Are another story. They too inhabit
No place gracefully, dwell
Offhandedly in mini-eternities.
They too welcome oblivion. Authorship’s
A ruse but that fades. Sit still again.
No nothing. You can feel it. Approximately.


RRB:Baron, do I detect a bit of tongue-in-cheek here?  If so, then bravo!  If not, then I’m the lesser fool.

BCW:Yes, I have a bit of tongue in cheek working in there. One of the beauties of Buddhism is that whatever one proposes can be unproposed, as it were. One of the beauties of poems is that one can build up a series of propositions that seem to move forward, but that don’t go anywhere special. Poems don’t prove anything; nor does Buddhism.

RRB:And on that note, Baron, I wish you a very good night and thank you for your participation.  It’s been a Buddhist blast.



Baron Wormser is the author of seven books of poetry and a poetry
chapbook. He is the co-author of two books about teaching poetry
and the author of a memoir and a collection of short stories. He
teaches in the Stonecoast MFA program and the Fairfield University
MFA program and directs the Frost Place Conference on Poetry and
Teaching in Franconia, New Hampshire. He has received fellowships
from the National Endowment for the Arts and the John Simon
Guggenheim Memorial Foundation. He served as poet laureate of
Maine from 2000 to 2005 and received an honorary Doctor of Humane
Letters degree from the University of Maine at Augusta in 2005.

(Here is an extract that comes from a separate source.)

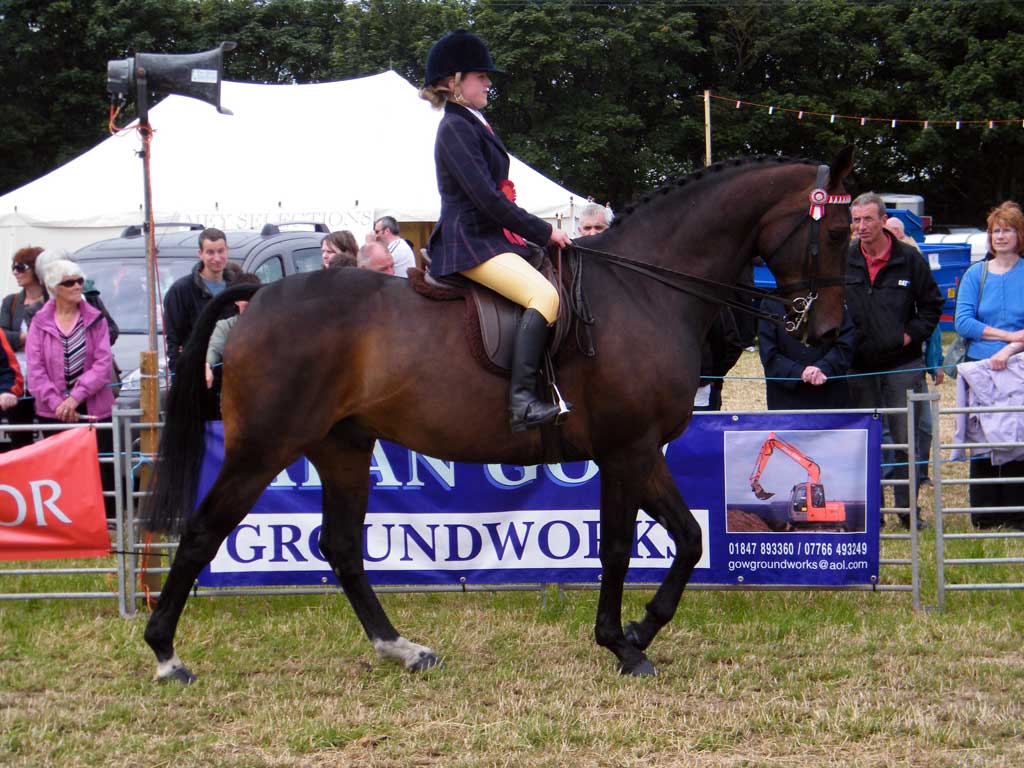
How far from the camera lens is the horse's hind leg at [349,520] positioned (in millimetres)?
5895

Books he has authored are as follows: The White Words (Houghton Mifflin, 1983); Good Trembling (Houghton Mifflin, 1985); Atoms, Soul Music and Other Poems (Paris Review Editions, 1989); When (Sarabande Books, 1997); Mulroney & Others (Sarabande Books, 2000); Subject Matter (Sarabande Books, 2004). His chapbook, Carthage, about a personage who is a president of the United States was published by The Illuminated Sea Press in 2005. His memoir, The Road Washes Out in Spring: A Poet’s Memoir of Living Off the Grid, published by The University Press of New England in October, 2006, has gone through four printings and was issued in paperback in April 2008. An edition of new and selected poems entitled Scattered Chapters was published by Sarabande Books in April of 2008. Also in April of 2008 CavanKerry Press published a volume of short stories entitled The Poetry Life: Ten Stories. One of those stories, "William Blake,” was selected as a winner of a 2006 McGinnis-Ritchie Award for fiction from Southwest Review.

Books he has co-authored are as follows: Teaching the Art of Poetry: the Moves by Baron Wormser and David Cappella (Lawrence Erlbaum Associates, 2000) and A Surge of Language: Teaching Poetry Day by Day by Baron Wormser and David Cappella (Heinemann, 2004).

He lives with his wife on twenty-six acres in Cabot, Vermont.